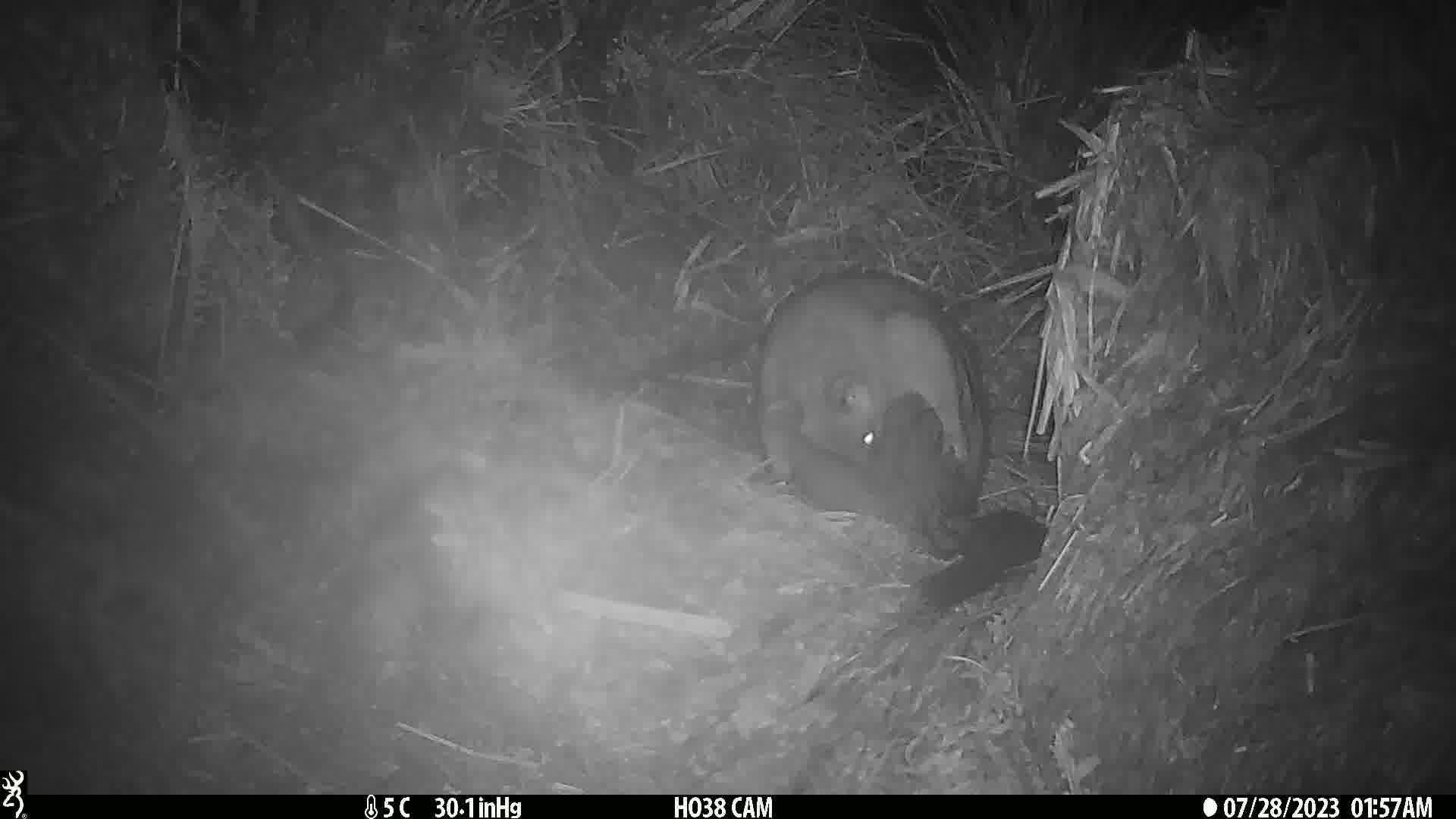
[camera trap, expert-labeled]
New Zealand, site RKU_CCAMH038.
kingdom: Animalia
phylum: Chordata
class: Mammalia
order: Diprotodontia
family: Phalangeridae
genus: Trichosurus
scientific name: Trichosurus vulpecula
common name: common brushtail possum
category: possum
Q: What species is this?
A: Possum (common brushtail possum) (Trichosurus vulpecula).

---

#### What to produce:
Copy out every entry above verbatim. Leave each picture out.

#### Response for this exercise:
[camera trap, expert-labeled]
New Zealand, site RKU_CCAMH038.
kingdom: Animalia
phylum: Chordata
class: Mammalia
order: Diprotodontia
family: Phalangeridae
genus: Trichosurus
scientific name: Trichosurus vulpecula
common name: common brushtail possum
category: possum
Q: What species is this?
A: Possum (common brushtail possum) (Trichosurus vulpecula).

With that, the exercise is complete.